Zero Dark Thirty

zero-dark-thirty-poster1Certain phrases of military slang already exist in the lexicon; for instance, we have the popular SNAFU or FUBAR, both of which are acronyms for a state of general fucked-up-ness. (As in: Mariah Carey and Nicki Minaj have really FUBAR-ed American Idol.) Now we have a new cool phrase that we can all throw around to try to look as badass as Navy Seals about to take down a terrorist—­Zero Dark Thirty. This phrase is also used in my house to describe the time in the dead of night when one of the cats dips her paw in my bedside water-glass and, after drinking her fill, successfully pushes it off the nightstand where it explodes like a bomb on the floor. We call this Zero Dark Thirsty. (rimshot!)

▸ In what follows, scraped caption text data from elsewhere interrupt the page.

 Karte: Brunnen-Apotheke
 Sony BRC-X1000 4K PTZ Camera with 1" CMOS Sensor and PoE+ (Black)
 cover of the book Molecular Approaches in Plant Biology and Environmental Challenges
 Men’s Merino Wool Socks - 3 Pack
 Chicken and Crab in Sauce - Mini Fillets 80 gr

The film is a fascinating look at the CIA’s ten year hunt for Osama Bin Laden as experienced by an agent named Maya. According to director Kathryn Bigelow, although the story is based on first-hand events, the character is actually a composite of several different women who contributed to the search. Bigelow said in an interview that she was amazed to find out that there were more women than men on the team that followed the many leads and hunches that eventually led them to the compound in Pakistan. Maya is played by Jessica Chastain, and she struggles to remain expressionless as she observes a fellow agent torturing and waterboarding a detainee. The strength and toughness and sheer obsessiveness required to do this kind of work is mirrored in her face as the years tick by and one lead after another hits a dead-end. Even when the hunch as to where bin Laden is seems more and more certain, it still requires hours of meetings and untangling of red tape to convince her supervisors that they should act. This film is like one long day at my office.

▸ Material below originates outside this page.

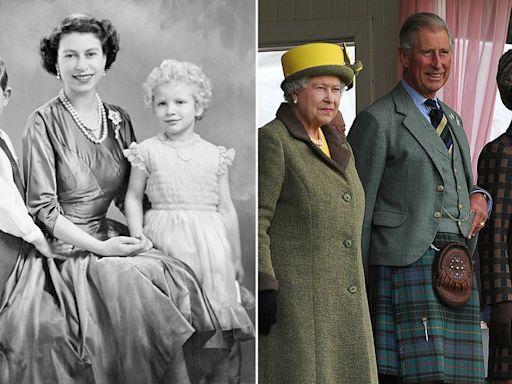 Queen Elizabeth’s private letter about King Charles and Princess Anne as children up for auction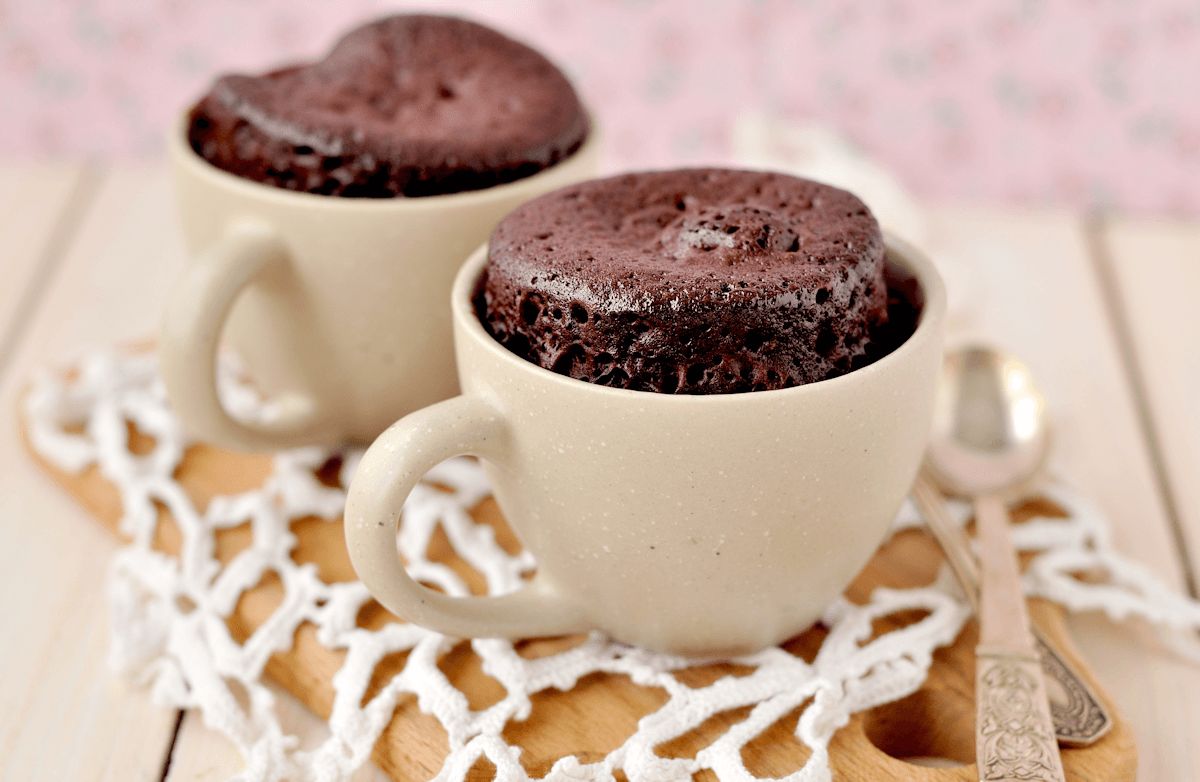 طرز تهیه کیک فنجانی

Eventually the decision to act is given the go-ahead (with the probability of bin Laden actually being there put at “a soft 60%). The attack on the compound is eerily familiar because we have seen news footage of the actual place, and the whole event takes place in the weird greenish glow of night-vision goggles. The tension is ramped up to eleven as we follow the team of Seals into the compound and around each blind corner, with one soldier (Chris Pratt from Parks and Rec) whispering “Usama” like he’s playing a creepy game of hide and seek. I thought it was odd that there were no guards or movement inside the grounds as the soldiers entered, because the element of surprise was kind of lost when they crashed a freakin’ helicopter in the front yard.

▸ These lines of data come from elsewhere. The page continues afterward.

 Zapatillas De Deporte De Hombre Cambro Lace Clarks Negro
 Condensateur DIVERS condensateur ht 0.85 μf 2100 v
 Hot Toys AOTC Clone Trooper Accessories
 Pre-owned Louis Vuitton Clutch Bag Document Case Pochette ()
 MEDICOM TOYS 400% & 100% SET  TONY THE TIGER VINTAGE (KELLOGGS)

The film is remarkable because it shows that wars are not just fought with weapons but with the dedication and intuitiveness of people up to their ears in paperwork and leads that go nowhere and hunches that literally blow up in their faces. There has been some chatter that the Oscar snub against director Bigelow (no nomination for Best Director) is because the film endorses torture, but I think that is ridiculous. It shows the methods used but it’s not like it’s encouraging people to try it at home.

The nomination should have been there, because it’s really tough to take a film that takes place mostly behind desks and computers and turn it into a tension-filled action thriller.